When we present the world to the elementary child, we start with everything, the whole universe. We start with a story of origins, beginning with the Big Bang. Through the story, we explain how a number of laws regulated all particles in the universe: laws of physics, chemistry, and so on. We show how agents, living or non-living, played a role in making the emergence of our solar system possible, our planet, and all life on it. These great stories of the universe and the coming of life help us realize how lucky we are to exist today, and how lucky we are to have all that this world has to offer. All of this is possible because the world was given laws and opportunities to realize beauty and complexity, through a long and fascinating spontaneous work of adaptation.

We carry the same perspective when we think about human civilization.

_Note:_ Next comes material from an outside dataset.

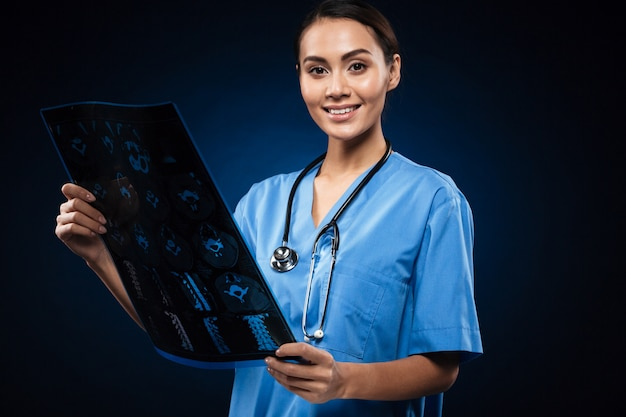 X線画像を見て制服を着た笑顔ブルネット医師 無料写真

Again, we have origin stories, including the origin of humanity. We ask: where did we come from? What was special about us when our species evolved? We speak of the special gifts of human beings, the mind to think and imagine, the hands to work and create, and the heart to love. We look at the evolution of human civilization as another process of adaptation, but a creative one. Our special gifts allow us to modify the planet and our environment.

This creative capacity is not only physical but also intellectual. A child, in their first years, constructs their intelligence through interaction with the environment and through the inheritance of human culture. Thanks to this work of the child, generation after generation, our collective intelligence grows. We inherit what has been created before us. Some inventions, such as language, oral first, then written, have empowered this expansion of knowledge. Written language ensured that knowledge could be passed on not just to the next generation, but far beyond. Writing allowed us to formalize, deepen, and refine our understanding.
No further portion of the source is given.